May 17, 2020

Birds Eye outsources to CHEP, cuts supply chain costs

news/outsourcing/birds-eye-outsources-chep-cuts-supply-chain
Freddie Pierce
1 min
Birds Eye issues up to 12,000 pallets weekly in peak times

The partnership sees the CHEP Equipment Management (CEM) team organizing over 550,000 CHEP pallet movements a year.

The CEM service allows the food co...

The partnership sees the CHEP Equipment Management (CEM) team organizing over 550,000 CHEP pallet movements a year.

The CEM service allows the food company to outsource the management of its equipment to a dedicated control team.

The outsourcing has delivered significant efficiencies and cost savings and allows Birds Eye to focus on its core business.

CEM is responsible for all the equipment, including the capture of the supply chain activity flows.

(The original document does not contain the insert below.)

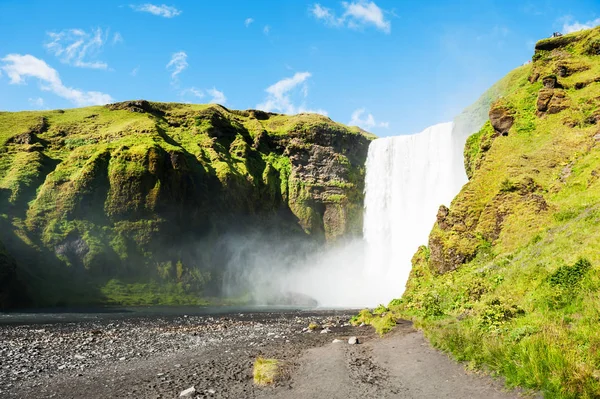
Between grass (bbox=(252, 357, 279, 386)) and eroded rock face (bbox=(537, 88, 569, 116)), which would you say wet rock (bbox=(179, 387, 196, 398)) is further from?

It uses a bespoke software system that constantly analyzes Birds Eye’s supply chain and spots anomalies so that action can be taken.

The system helps Birds Eye deal with sudden increases in demand, such as when the UK pea harvest reaches its peak.

In the period between June and August every year, the company can expect to issue 12,000 pallets each week.

Kathryn Orange, Senior Manager at CHEP, said: “The main advantage of CEM is that it enables CHEP to be pro-active and support the Birds Eye supply chain including production facilities and co-packing firms located across Europe.”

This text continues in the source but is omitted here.